> _Assignment A_
Answer these questions from the passage on exception handling:
(i) In which two languages, according to the passage, do you not know how you reached the finally {} block?
(ii) What does the writer turn error conditions into in order to minimize them?
(iii) What happens when code fails to meet that criteria?
> _Assignment B_
Transcribe the passage on exception handling, beginning at the words "The main thing" and stopping after "in safety-related software).".

> _Selected text_
"""

Unfortunately, in both C++ and Java when you arrive in the finally {} block you don't know exactly how you got there. Did you commit that transaction, or didn't you? Can we consider the function to have executed sucessfully? Did the exception come from a method you expected to raise the exception, or was it something that (on the surface) looked innocuous? These are all issues that you have to consider when using function return codes to convey success (or otherwise) of operations, but with an exception your thread of control jumps. The code that triggered the exception does not (may not) know where it has jumped to, and the code that catches the exception does not (may not) know where it came from. Neither piece of code may know why the exception was raised.

So what do I do, instead?

The main thing I do is to minimise error conditions by making things preconditions instead. This removes the need for both exception handling and return code handling. Instead, the calling class must either guarantee or test the precondition (using a method alongside the original one) before calling the function. Code that fails to meet this criteria effectively gets the same treatment as it would if an unhandled exception were thrown. A stack trace is dumped into the log file, and the process terminates. I work in fault-tolerant software. A backup instance of the process takes over and hopefully does not trigger the same code-path. If it does though, it's safer to fail than to continue operating with a known malfunction (I work in safety-related software).

"""

> _Records provided_
"""

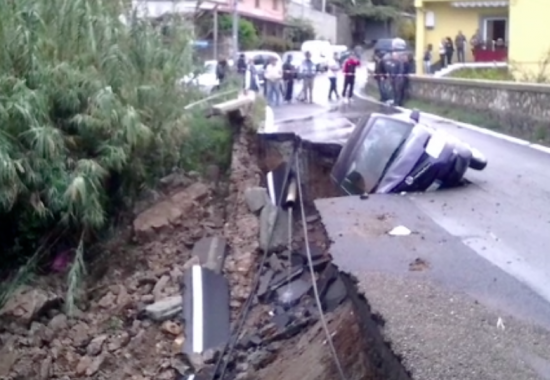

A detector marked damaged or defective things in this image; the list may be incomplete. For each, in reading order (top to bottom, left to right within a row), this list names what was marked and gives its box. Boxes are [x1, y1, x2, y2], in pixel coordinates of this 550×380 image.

overturned dark car [330, 110, 490, 194]
broken concrete slab [246, 187, 272, 214]
broken concrete slab [260, 202, 292, 252]
broken concrete slab [192, 236, 229, 274]
broken concrete slab [144, 294, 183, 320]
broken concrete slab [183, 266, 231, 354]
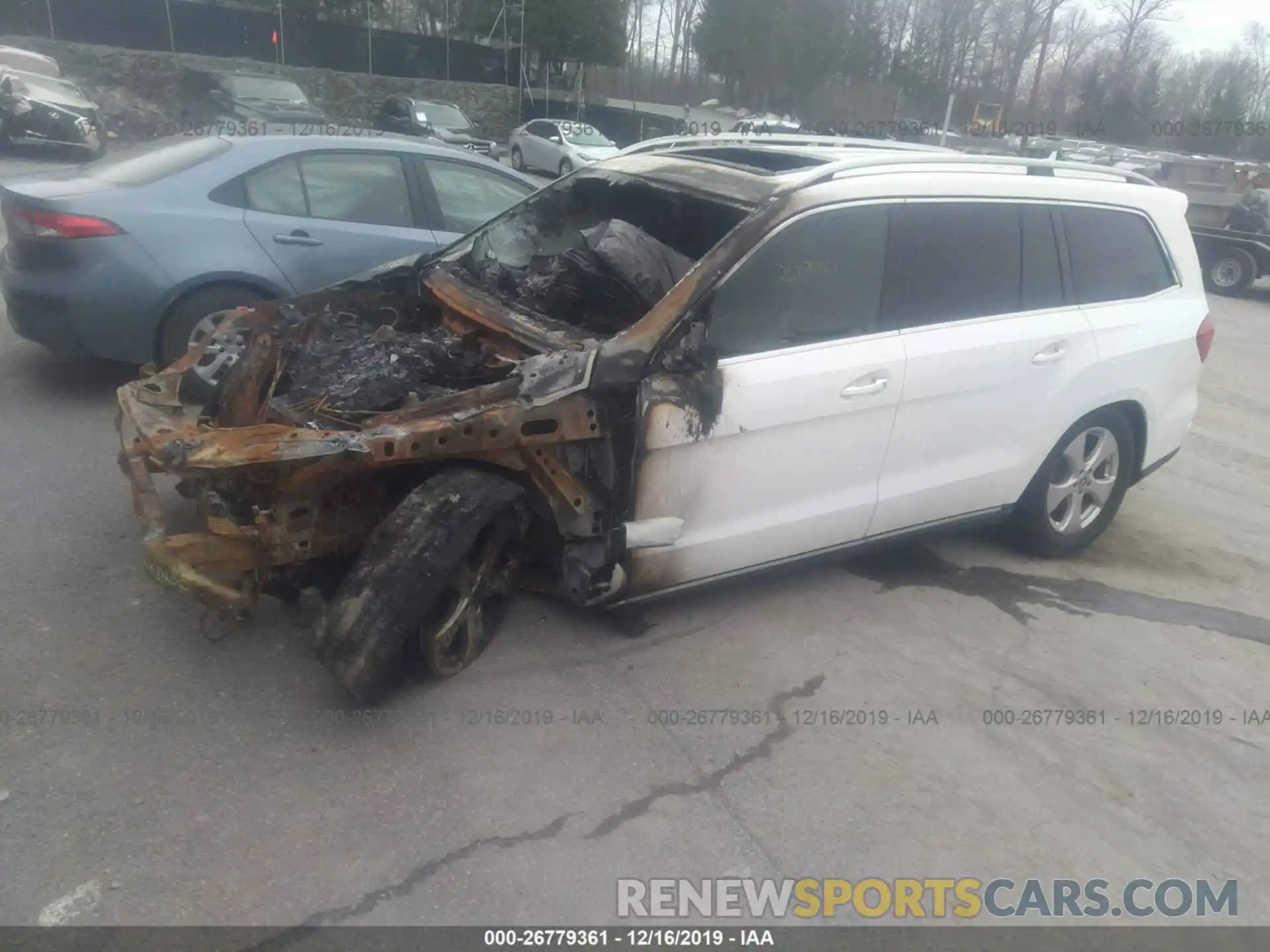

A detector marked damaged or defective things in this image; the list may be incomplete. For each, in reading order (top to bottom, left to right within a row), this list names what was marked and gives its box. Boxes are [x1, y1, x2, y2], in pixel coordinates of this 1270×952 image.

burnt tire rim [1208, 257, 1239, 286]
burnt tire rim [185, 313, 245, 388]
charred engine bay [223, 299, 515, 431]
burnt debris on ground [257, 301, 515, 424]
burned white suv [116, 145, 1208, 705]
burnt tire rim [1046, 426, 1117, 538]
burned front wheel [315, 467, 528, 705]
burnt tire rim [421, 515, 521, 680]
crack in asphalt [848, 543, 1270, 650]
crack in asphalt [581, 675, 823, 838]
crack in asphalt [242, 812, 572, 949]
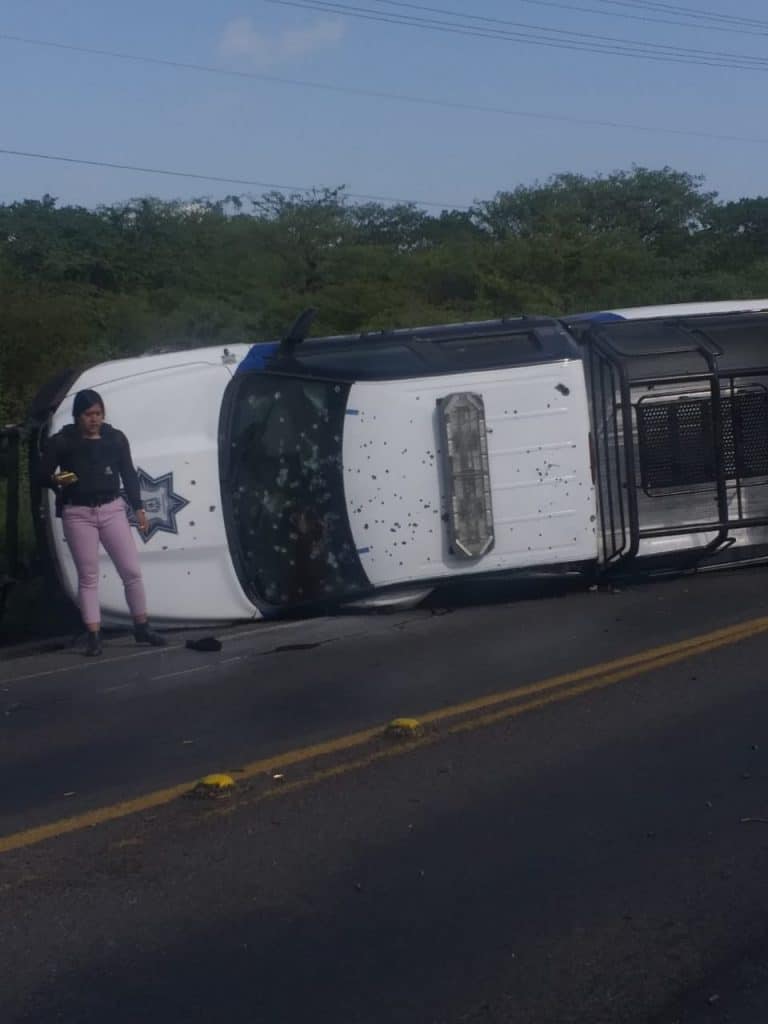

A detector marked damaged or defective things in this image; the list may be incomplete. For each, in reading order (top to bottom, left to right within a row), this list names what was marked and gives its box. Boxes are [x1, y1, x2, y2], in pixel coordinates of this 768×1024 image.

overturned white truck [19, 299, 768, 622]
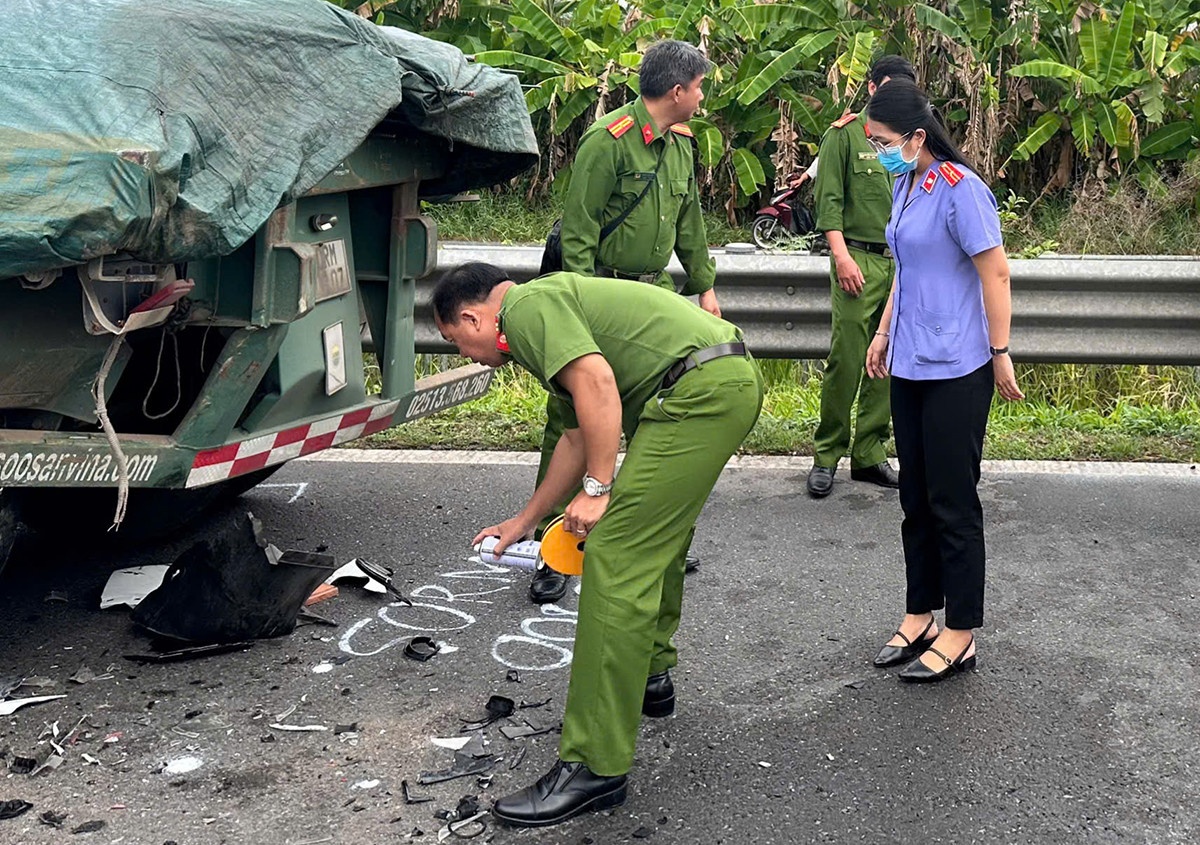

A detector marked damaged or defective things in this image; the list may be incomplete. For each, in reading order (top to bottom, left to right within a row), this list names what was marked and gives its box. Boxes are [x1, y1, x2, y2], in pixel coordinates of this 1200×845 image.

damaged truck body [0, 0, 540, 571]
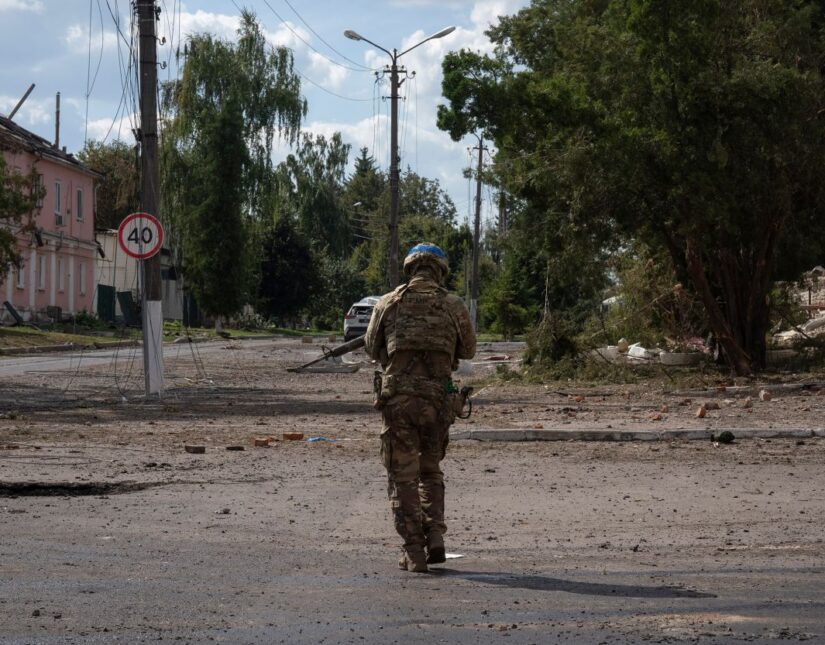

"""

> _Task solution A_
(i) C++ and Java.
(ii) Preconditions.
(iii) A stack trace is dumped into the log file, and the process terminates.

> _Task solution B_
The main thing I do is to minimise error conditions by making things preconditions instead. This removes the need for both exception handling and return code handling. Instead, the calling class must either guarantee or test the precondition (using a method alongside the original one) before calling the function. Code that fails to meet this criteria effectively gets the same treatment as it would if an unhandled exception were thrown. A stack trace is dumped into the log file, and the process terminates. I work in fault-tolerant software. A backup instance of the process takes over and hopefully does not trigger the same code-path. If it does though, it's safer to fail than to continue operating with a known malfunction (I work in safety-related software).